The Barometer of the Soul

When I was in my twenties, I loved listening to great performances of the Tchaikovsky, Bartok, and Mendelssohn violin concerti. I was captivated by the pathos of the music, and admired the passion and athleticism of the artists performing them. Conversely, I used to dread, as a choir singer, the plodding, predictable clockwork of the baroque masters: Bach, Handel, and Vivaldi.

Now, I am in my mid-fifties, and the tables have turned. Whenever I listen to the Bartok or the Mendelssohn, all I can hear are braying donkeys and the screeching trucks of a subway train. Likewise, in the choir which I now participate, I absolutely relish the baroque works. They seem both more textured and intellectually complex than the Romantics, but also more soothing and introspective.

I can’t quite put my finger on what this shift in aesthetic preference signifies. But I have some ideas. Romantic era art tends toward the liberation of the self, the veneration of nature, and toward grand political aspirations. Examples of this abound. But we need look no further than Beethoven’s 9th symphony and the poetry of Schiller which inspired it. Much of this music is meant to evoke a kind of yearning beyond the self; something of which only unbounded self-expression is the means to attain it. Rachmaninov, Beethoven, Mendelssohn, and Tchaikovsky were, in their own way, beckoning toward the twentieth century, where personal, social, and political aspirations would all merge into one great technological orgasm of human perfection.

This, it seems to me, is at the heart of why Romantic era music would appeal to the young (even if only, this young person). At that age, the highest value is self-assertion, and the satisfaction of desire. Spiritual longing is inextricably bound up in the physicality of maturation to adulthood, and to such a person, the passions are evidence of the soul’s health. For as humanistic as Romantic era music is, therefore, it is also highly religious (though, I would never have admitted it in my twenties).

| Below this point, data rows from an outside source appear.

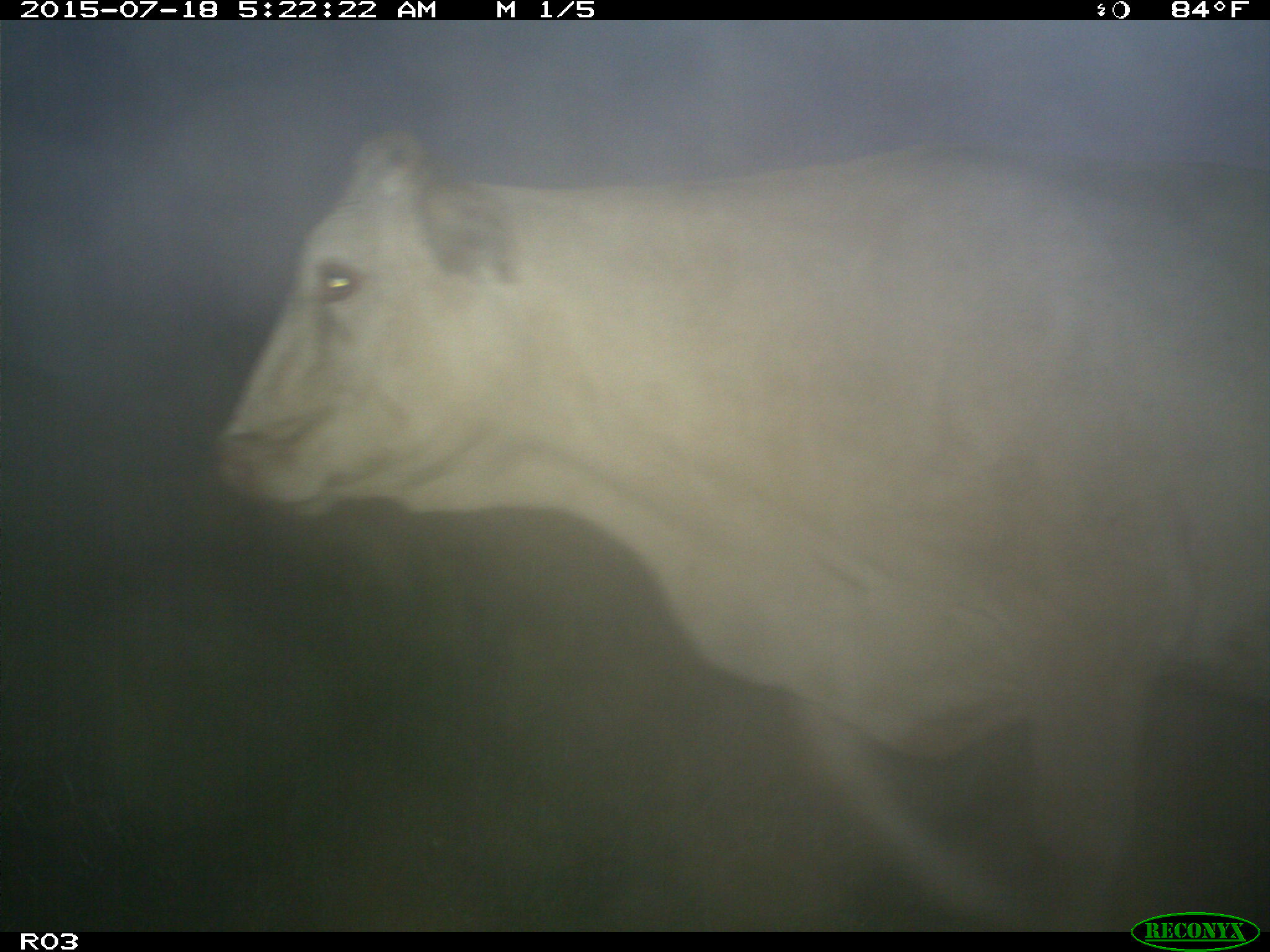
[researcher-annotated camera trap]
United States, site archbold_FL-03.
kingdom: Animalia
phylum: Chordata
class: Mammalia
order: Artiodactyla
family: Bovidae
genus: Bos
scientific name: Bos taurus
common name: domestic cow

Baroque era art, on the other hand, tends toward the methodical perfection of an already well-ordered system. The artist’s task is to find creative and expressive ways to exploit the perfections of the system, for the benefit of all. Baroque era music is in some sense extremely Greek (in the philosophical sense), in addition to being explicitly liturgical. It is mathematically precise, and is often laden with layers of textured meaning in the form of subtle numerological and biblical references. The idea of this music is to put you in a state of mind, rather than provoke a passion (although it can sometimes do that, too).

In a world awash with chaotic influences, and where most of my youthful passions have indeed subsided, the music of the Baroque just “makes more sense” to me, now. It is difficult to put into words, which is why I have found myself appealing to metaphors like donkeys. But this is really the beauty in art forms like music. They are a language expressing notions of experience that, it turns out, cannot be fully captured by the low-resolution medium of words alone.